PROBLEM TO SOLVE
Through to the final line, write out the records below exactly, omitting any images they contain.

* * *

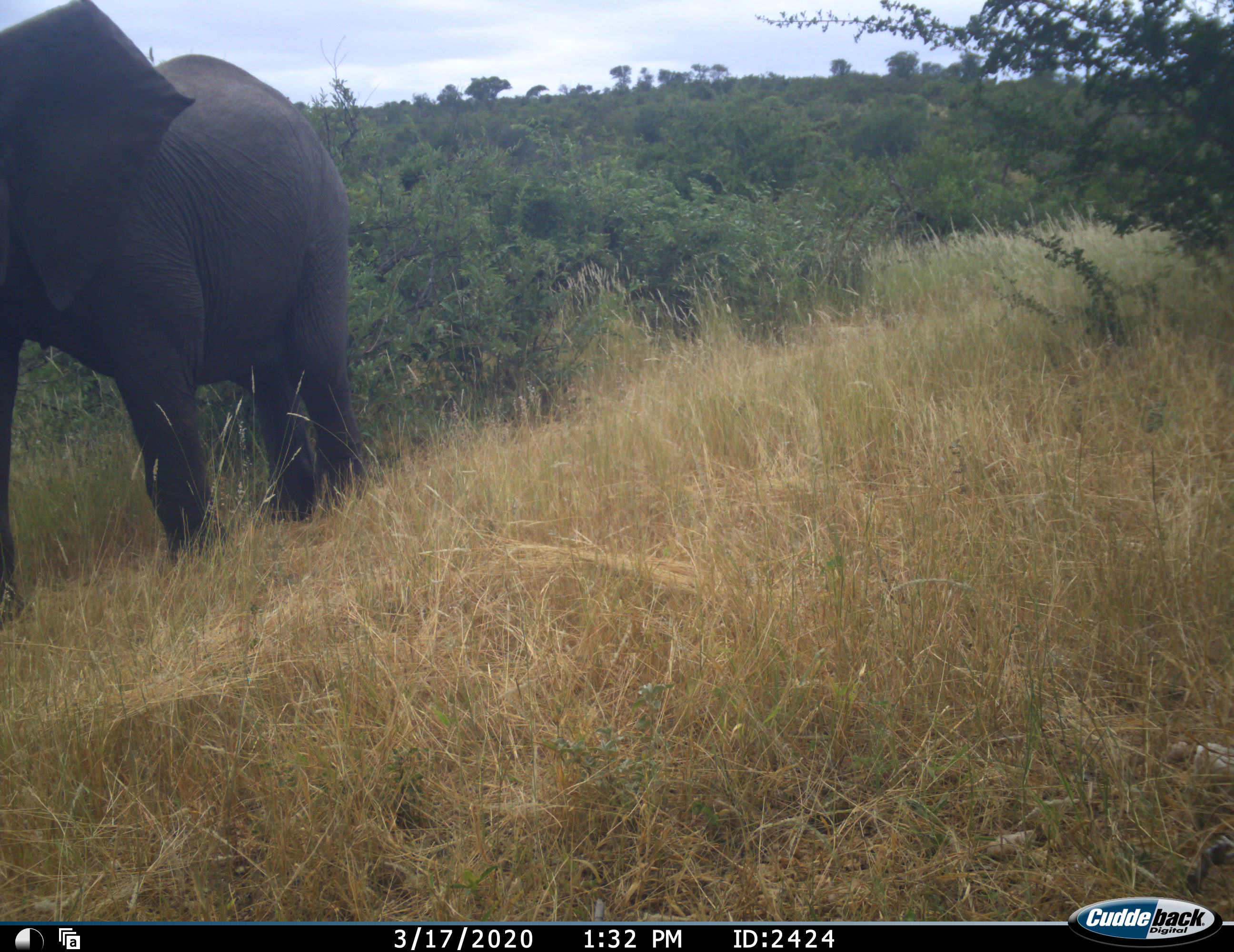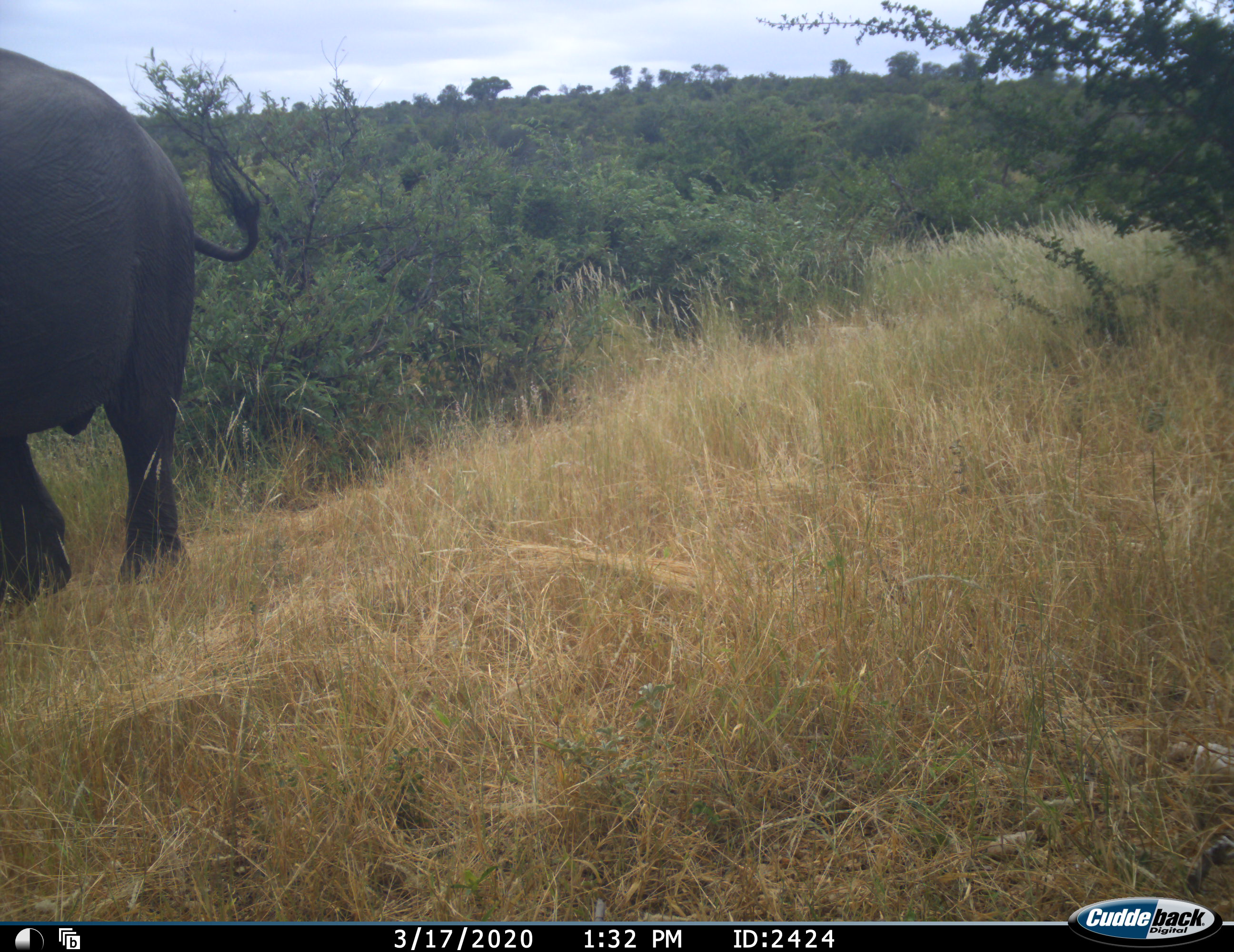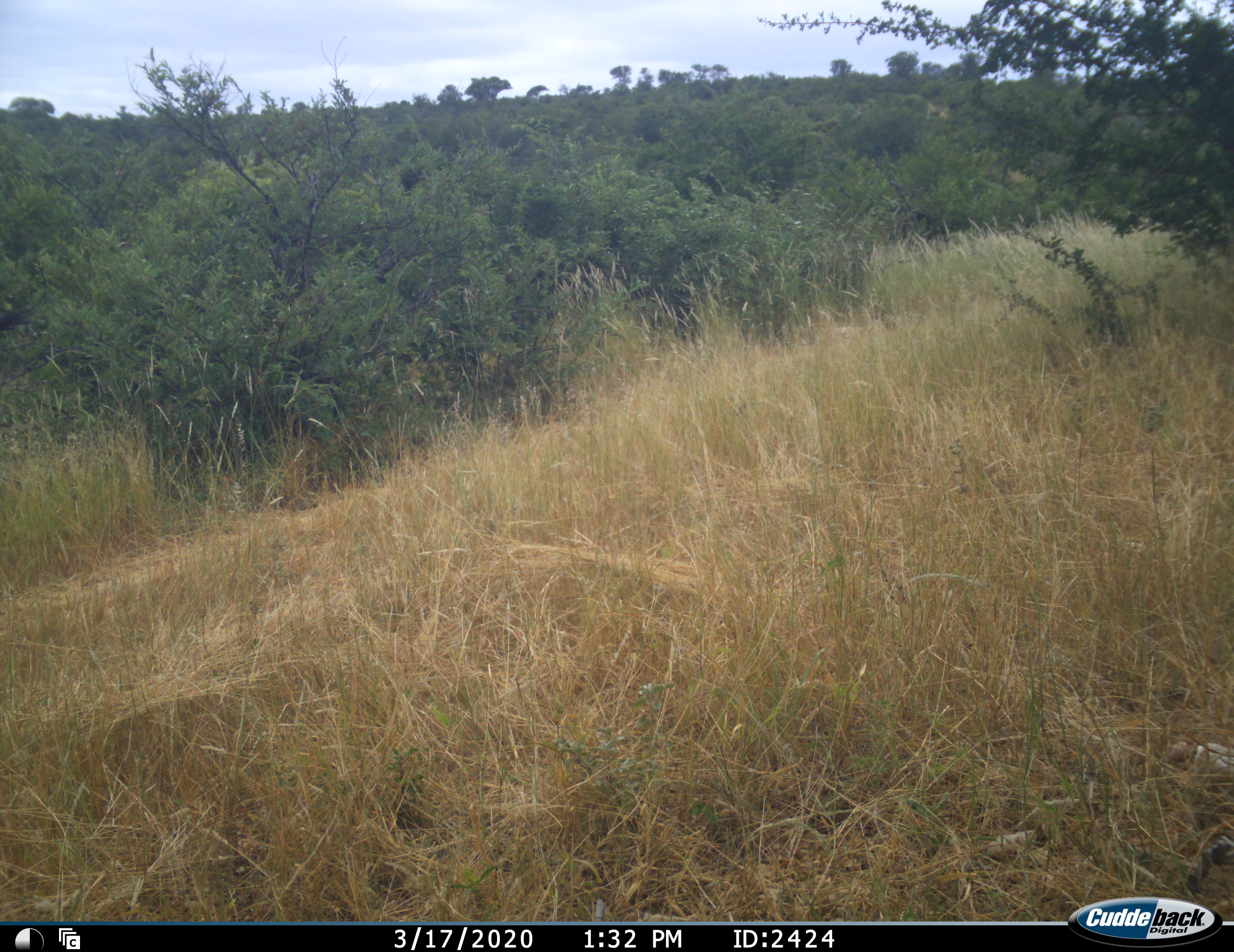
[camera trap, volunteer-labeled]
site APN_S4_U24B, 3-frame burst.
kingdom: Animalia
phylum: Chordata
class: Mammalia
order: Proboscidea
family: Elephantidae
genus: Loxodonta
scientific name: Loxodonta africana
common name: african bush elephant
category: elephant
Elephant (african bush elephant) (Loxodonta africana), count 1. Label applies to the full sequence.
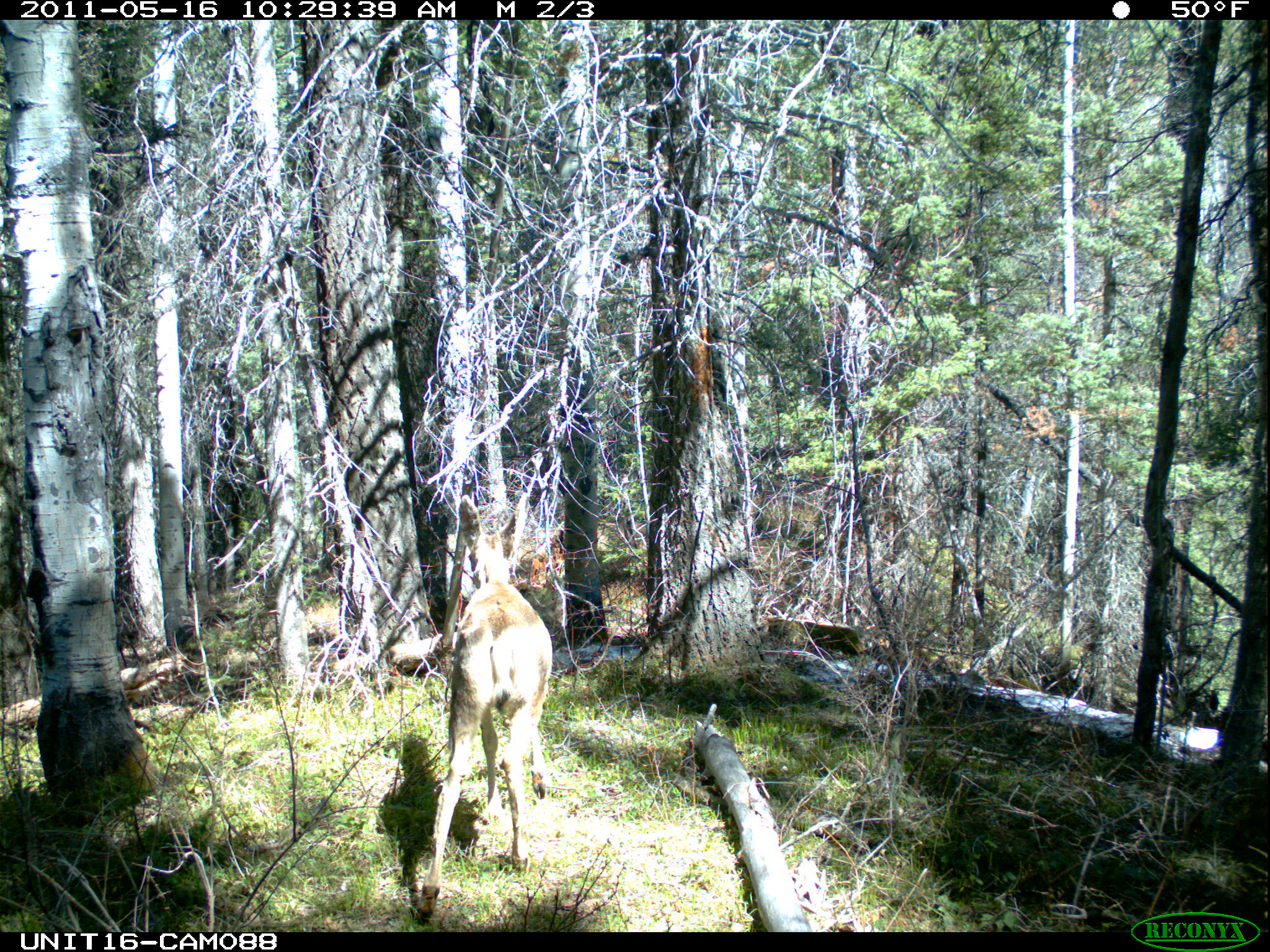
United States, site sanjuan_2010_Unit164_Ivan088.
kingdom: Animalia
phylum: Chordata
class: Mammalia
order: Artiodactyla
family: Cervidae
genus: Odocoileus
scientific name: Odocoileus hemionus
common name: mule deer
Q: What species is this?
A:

* * *

ANSWER FOR THE TASK
[camera trap, volunteer-labeled]
site APN_S4_U24B, 3-frame burst.
kingdom: Animalia
phylum: Chordata
class: Mammalia
order: Proboscidea
family: Elephantidae
genus: Loxodonta
scientific name: Loxodonta africana
common name: african bush elephant
category: elephant
Elephant (african bush elephant) (Loxodonta africana), count 1. Label applies to the full sequence.
United States, site sanjuan_2010_Unit164_Ivan088.
kingdom: Animalia
phylum: Chordata
class: Mammalia
order: Artiodactyla
family: Cervidae
genus: Odocoileus
scientific name: Odocoileus hemionus
common name: mule deer
Q: What species is this?
A:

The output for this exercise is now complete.